AlexIzh commented 5 years ago

https://github.com/iwasrobbed/Down/issues/57 The same problem, but solution just insert Down.project inside your project is not solution for all cases, because sometimes you have to just use .framework file without sources.

If using resulting framework file without sources is not within the scope of this project, then update README file:

carthage update --platform iOS

Or manually install:

Clone this repository
Build the Down project
Add the resulting framework file to your project
?
Profit

Both these installations are not working properly. Carthage is working only if you store Checkouts folders. Manually install working only if you either store sources of the project too or use it like subproject, but not resulting framework file.
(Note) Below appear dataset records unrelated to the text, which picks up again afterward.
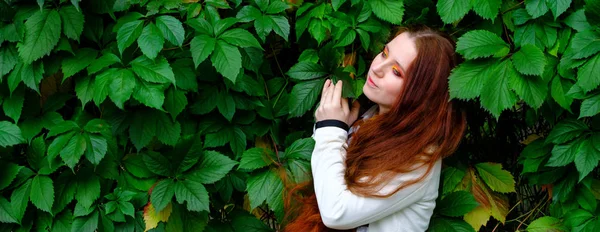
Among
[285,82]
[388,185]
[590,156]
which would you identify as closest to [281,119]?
[285,82]

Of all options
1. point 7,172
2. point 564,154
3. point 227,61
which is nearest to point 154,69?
point 227,61

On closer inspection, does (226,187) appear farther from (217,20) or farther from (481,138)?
(481,138)

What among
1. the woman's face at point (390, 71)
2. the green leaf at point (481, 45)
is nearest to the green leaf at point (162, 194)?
the woman's face at point (390, 71)

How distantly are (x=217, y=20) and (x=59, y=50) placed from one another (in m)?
0.48

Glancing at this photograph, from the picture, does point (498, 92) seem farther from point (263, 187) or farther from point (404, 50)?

Again, it is not related to carthage only. Just create framework file and use it with any project, then remove sources of Down project, you should be able to use .framework file then, but you can't.

iwasrobbed commented 5 years ago

@128keaton or @phoney Any insights here?

iwasrobbed commented 5 years ago

@AlexIzh Yes, the readme is wrong in that scenario. You can't just integrate a resulting .framework because it won't have all build slices needed for devices and simulators (aka it's not a fat binary or universal framework)

I believe Carthage pre-compiles into universal frameworks and then strips frameworks of simulator slices when archiving for the app store, so you'd have to do the same if you're doing things manually.

AlexIzh commented 5 years ago

@iwasrobbed you cannot use it not because of you don't have fat binary :) even if you create a fat binary yourselves, you won't be able to use this framework file without sources. if you try to remove sources, you will get the error from topic

iwasrobbed commented 5 years ago

I'd start with the modulemap and go from there. I am on vacation for the next 2 weeks so I don't have a computer to dig in.

Like I said earlier, this had to work for 4 different integration scenarios across 3 different target devices so if someone has a fix that doesn't break others, I'm happy to have a look

For now, I'd work around it until we can fix

ollieatkinson commented 5 years ago

For parties interested, I added the following as an xcconfig parameter to workaround the issue:

SWIFT_INCLUDE_PATHS = $(inherited) $(PROJECT_DIR)/Carthage/Checkouts/down/Source/cmark
nfgrilo commented 5 years ago

FTR, I can no longer reproduce this issue since the project I'm working on was upgraded to Swift 5.

iwasrobbed commented 5 years ago

Going to close this out as a Carthage integration detail. If someone has a fix that needs applying within this repo itself, feel free to open a pull request with it. Otherwise, this issue will act as docs for others

BrentMifsud commented 4 years ago

This also happens with Cocoapods Binary plugin.

I dont think this is specifically an issue with Carthage, but an issue with using Down as a .framework

kenmorse commented 3 years ago

I dont think this is specifically an issue with Carthage, but an issue with using Down as a .framework

Agreed; this seems to be an issue of relating specifically to the way cmark is pulled into the project.

erikkerber commented 3 years ago

For anyone interested – I have a branch that refactors the packaging of this framework a bit in a way that makes it portable, and obviates the need to add the cmark directory to the Swift includes path:

https://github.com/erikkerber/Down/tree/ek/portable-framework

It's a pretty early prototype that will work for me for now, which is all to say I haven't tested it hasn't broken anything with SPM. I used the technique described here, which involves making libcmark a submodule of Down.

Take note in my branch I also renamed the module DownLib because the module name was conflicting with the Down type in the generated swiftinterface when building with library evolution. The old "module name and type name are ambiguous" problem when using the fully qualified . syntax (which swiftinterface files do).